Leitsatz (amtlich)

Die Voraussetzung des AVG § 43 Abs 1 ( = RVO § 1266 Abs 1), "daß die Versicherte" den Unterhalt ihrer Familie überwiegend bestritten hat", ist nicht erfüllt, wenn die Eheleute dauernd getrennt gelebt haben und jeder Ehegatte seinen Lebensunterhalt selbst bestritten hat.

 

Leitsatz (redaktionell)

1. Die Voraussetzungen zum Bezug einer Witwerrente (AVG § 43 der Familie überwiegend bestritten hat, sind dann nicht als erfüllt anzusehen, wenn die Ehegemeinschaft als dauernd aufgehoben zu betrachten ist und die Ehegatten jeweils nur ihren eigenen Lebensunterhalt bestritten haben.

2. Bei Aufhebung der häuslichen und ehelichen Gemeinschaft entfällt ein "Unterhalt der Familie".

 

Normenkette

AVG § 43 Abs. 1 Fassung: 1957-02-23; RVO § 1266 Abs. 1 Fassung: 1957-02-23

 

Tenor

Die Revision des Klägers gegen das Urteil des Landessozialgerichts Nordrhein-Westfalen vom 19. April 1972 wird zurückgewiesen.

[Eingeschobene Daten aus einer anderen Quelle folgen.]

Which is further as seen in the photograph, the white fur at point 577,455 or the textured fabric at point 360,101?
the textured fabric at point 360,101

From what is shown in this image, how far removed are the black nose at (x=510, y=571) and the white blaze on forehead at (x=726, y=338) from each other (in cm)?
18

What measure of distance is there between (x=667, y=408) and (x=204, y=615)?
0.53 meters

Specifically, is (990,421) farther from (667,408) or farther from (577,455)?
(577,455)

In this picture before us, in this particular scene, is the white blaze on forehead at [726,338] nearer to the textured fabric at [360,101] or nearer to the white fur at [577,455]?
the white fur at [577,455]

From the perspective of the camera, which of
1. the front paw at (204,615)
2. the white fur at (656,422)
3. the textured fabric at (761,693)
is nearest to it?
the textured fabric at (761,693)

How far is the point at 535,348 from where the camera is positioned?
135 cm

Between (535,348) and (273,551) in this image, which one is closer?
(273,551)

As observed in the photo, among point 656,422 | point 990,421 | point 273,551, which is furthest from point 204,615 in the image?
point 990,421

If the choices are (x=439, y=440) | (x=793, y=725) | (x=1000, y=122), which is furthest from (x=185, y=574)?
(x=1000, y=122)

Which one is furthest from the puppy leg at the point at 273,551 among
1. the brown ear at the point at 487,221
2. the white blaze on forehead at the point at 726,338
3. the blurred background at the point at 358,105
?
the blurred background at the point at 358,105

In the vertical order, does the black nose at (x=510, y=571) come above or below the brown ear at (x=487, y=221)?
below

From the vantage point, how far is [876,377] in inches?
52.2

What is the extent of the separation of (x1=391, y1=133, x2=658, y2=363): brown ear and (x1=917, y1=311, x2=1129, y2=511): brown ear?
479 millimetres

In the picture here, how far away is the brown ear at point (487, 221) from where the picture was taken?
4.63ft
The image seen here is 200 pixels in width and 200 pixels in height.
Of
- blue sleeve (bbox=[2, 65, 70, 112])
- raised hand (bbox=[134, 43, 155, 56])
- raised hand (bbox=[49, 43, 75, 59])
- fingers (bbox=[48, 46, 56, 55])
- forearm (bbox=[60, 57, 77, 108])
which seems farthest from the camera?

Außergerichtliche Kosten des Revisionsverfahrens sind nicht zu erstatten.

 

Tatbestand

Der im Juli 1910 geborene Kläger begehrt eine Witwerrente; er war mit der Versicherten bis zu deren Tode am 12. Juli 1967 verheiratet; aus dieser Ehe entstammt eine im Oktober 1947 geborene Tochter. Die Familie lebte bis 1964 gemeinsam zuletzt in Bayern. Seit dem 2. Dezember 1964 war der Kläger in ... (...) mit zweitem Wohnsitz polizeilich gemeldet; seine Frau und seine Tochter blieben in Bayern. Für das Kalenderjahr 1965 wurden der Kläger und die Versicherte steuerlich gemeinsam veranlagt; die Lohnsteuerkarte der Versicherten für das Kalenderjahr 1966 enthielt die Steuerklasse II 1 (dauernd getrennt lebend); bei seinem Antrag auf Arbeitslosengeld gab der Kläger im April 1967 an, die Versicherte und er lebten getrennt.

In der Zeit vom 14. April 1966 bis 12. April 1967 betrug der Nettolohn des Klägers einschließlich Krankengeldzuschuß 7.999,13 DM; außerdem erhielt er in dieser Zeit bis zum Tode seiner Frau insgesamt 1.292,61 DM Kranken- und Hausgeld sowie 358,- DM Arbeitslosengeld. Im April 1968 beantragte er Rente wegen Erwerbsunfähigkeit, die ihm mit Wirkung vom 1. April 1968 bewilligt wurde. Der begutachtende Arzt hielt ihn aus gesundheitlichen Gründen seit dem 17. Mai 1967 zu keinen Arbeiten mehr fähig.

Die Versicherte arbeitete bis zu ihrem Tode als Bilanzbuchhalterin; aus dieser Beschäftigung und mehreren Nebentätigkeiten bezog sie in der Zeit vom 1. April 1966 bis zum 12. Juli 1967 insgesamt netto 16.986,81 DM.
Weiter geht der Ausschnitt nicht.